しかし、汗疱に悩む人の中には多汗症で汗疱になってしまう人も多く、「汗疱予防=汗をかかない」というのはあまり現実的でありませんよね?
ここからは、汗疱を予防するために、日常生活の中で気を付けることについて解説していきます。
汗疱予防①「お酒をたくさん飲まない」
お酒を飲むと血行が良くなり、痒みが増長されてしまうということを説明しましたが、お酒を飲んで血流が良くなると汗もかきやくなってしまいます。
お酒には利尿作用もあるので、体内の水分が失われて肌が乾燥することも痒みの原因になります。
その他にも、お酒を飲むと「ビオチン」というビタミンがアルコールを分解するために消費されます。
皮膚を作るための重要な栄養素である「ビオチン」がアルコールの分解に利用されてしまって体内から少なくなってしまうことを「ビオチン欠乏症」といい、汗疱に似た手湿疹「掌蹠膿疱症」の原因といわれています。

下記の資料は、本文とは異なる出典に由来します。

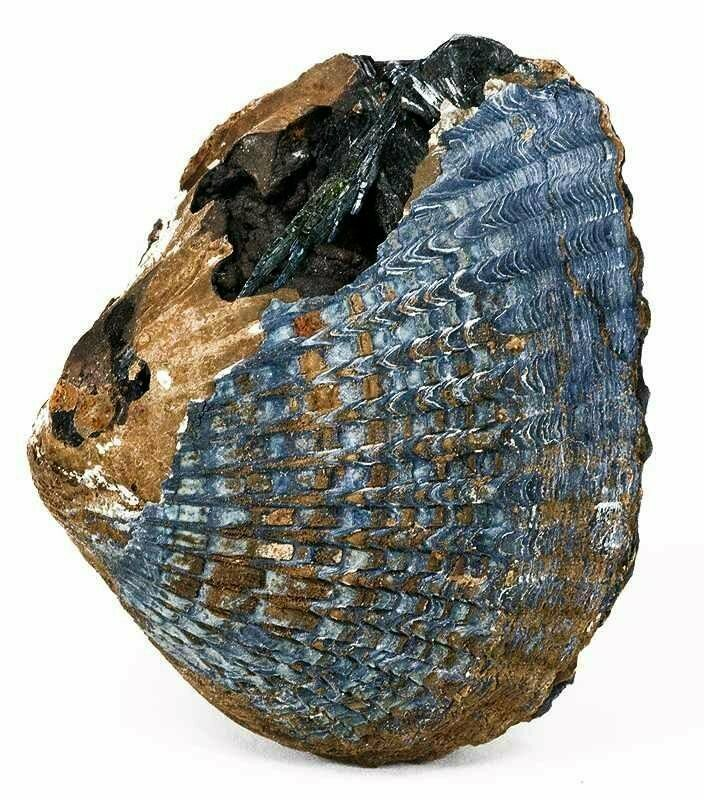 Vivianite on a fossilized mollusc shell.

汗疱予防のために断酒をするというのは、あまり現実的ではないかもしれません。
これまで飲んでいたお酒の量を少なくするところから始めてみましょう。
どれくらいの量であれば大丈夫なのかというのは、個人差があります。
汗疱予防②「界面活性剤が入っていないシャンプーを使う」
界面活性剤とは、「油分と水分を混ぜる薬品」のことをいいます。
一般的に市販されている多くのシャンプーには、頭皮の皮脂汚れを油分が取り除いて水分で洗い流すために界面活性剤が含まれています。
汗疱に悩んで方の中には、もともと敏感肌だという人も多くいます。
そのため、初めからオーガニックやノンシリコンの界面活性剤使っていないシャンプーを選ぶのもオススメです。
これは、シャンプーだけに関わらず、ボディーソープや食器洗い洗剤などにも共通していえることです。
終わりに
汗を沢山かくと水泡が出来るととても痒くなって辛い汗疱ですが、汗疱の原因や痒い時の対処法、汗疱の予防について解説してきました。
汗疱は一度なると再発しやすいともいわれています。
今回ご紹介したことを日常生活の中に取り入れて、汗疱になりにくくしましょう!